It took a moment, but she finally reacted, clapping both hands over her mouth. “Ohh!” Another little squeak escaped her, making him wish he were anywhere but there. He'd lived twenty years with nothing but occasional calls and even rarer visits. He could easily live another twenty that way.

Lucy stood, and Ben did the same, but he didn't move closer.

“Benjamin Richard Noble. Oh, my lord, you always resembled your daddy—all you kids did—but you've grown into the spitting image of him.” Patricia moved forward, bypassing Lucy, both hands reaching out. “You came. I prayed you would, but I didn't think—”

She stopped before touching him, but not in time to keep him from shrinking back. Hurt crossed her face, and tears wet her eyes when she smiled. “I didn't know if I'd ever see you again, and here you are. It's all right. You can relax. I won't grab you and give you kisses all over your face.” As if to prove it, she folded her arms across her stomach.

Another unwanted memory: the happy noises three kids could make when they were getting kisses all over their faces.

“Come in, please. I'll fix you some food. You, too, Lucy. That nap made me feel so much better. I'll wait on you for a change.” She loosened her arms and slid one around Lucy's shoulders, guiding her toward the door.

Lucy didn't shrink away at all, but then, she wasn't the one Patricia had abandoned.
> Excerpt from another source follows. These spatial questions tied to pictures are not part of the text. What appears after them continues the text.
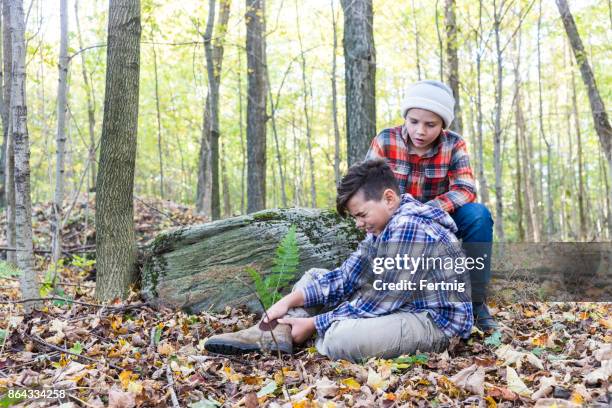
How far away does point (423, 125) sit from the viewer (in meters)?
3.64

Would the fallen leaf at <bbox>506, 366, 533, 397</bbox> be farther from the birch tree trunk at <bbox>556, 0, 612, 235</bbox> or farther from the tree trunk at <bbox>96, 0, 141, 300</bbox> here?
the birch tree trunk at <bbox>556, 0, 612, 235</bbox>

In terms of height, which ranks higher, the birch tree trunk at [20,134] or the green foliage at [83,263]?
the birch tree trunk at [20,134]

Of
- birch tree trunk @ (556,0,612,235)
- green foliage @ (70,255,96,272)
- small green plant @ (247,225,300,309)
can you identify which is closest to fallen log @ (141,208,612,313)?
small green plant @ (247,225,300,309)

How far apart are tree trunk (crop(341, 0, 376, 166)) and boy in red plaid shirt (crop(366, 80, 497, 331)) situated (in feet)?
8.46

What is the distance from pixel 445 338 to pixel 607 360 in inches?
36.0

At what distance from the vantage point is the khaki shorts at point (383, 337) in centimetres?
310

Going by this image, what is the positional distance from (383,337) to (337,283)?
2.23 ft

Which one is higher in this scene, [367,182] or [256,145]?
[256,145]

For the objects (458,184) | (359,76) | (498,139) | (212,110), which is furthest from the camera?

She had a great relationship with her parents, he'd learned during their conversation. With her sisters and brother, they were one big happy, if widespread, family.

He followed the two women into the house, gazing at stuffy paintings on the walls, antiques in the living room and the study, and furniture in off-white and pale yellow. Expensive Asian rugs, delicate lamps, and knickknacks everywhere added up to a house that was definitely not child-friendly.

The kitchen was big and airy, filled with granite, stainless, and wood. Along with the food offerings spread along the counters and the island, pieces of Frankoma pottery were displayed on the walls and the wide shelves of a peeling white-painted cabinet. Patricia had always been fond of the Oklahoma-made pottery with the prairie green glaze, but he and his sisters had chipped so many pieces she had resigned herself to packing away what survived.

She'd taken it with her when she'd left them behind.

Lucy sat on a stool at the island, then swiveled the next one around and patted the seat. “Sit.”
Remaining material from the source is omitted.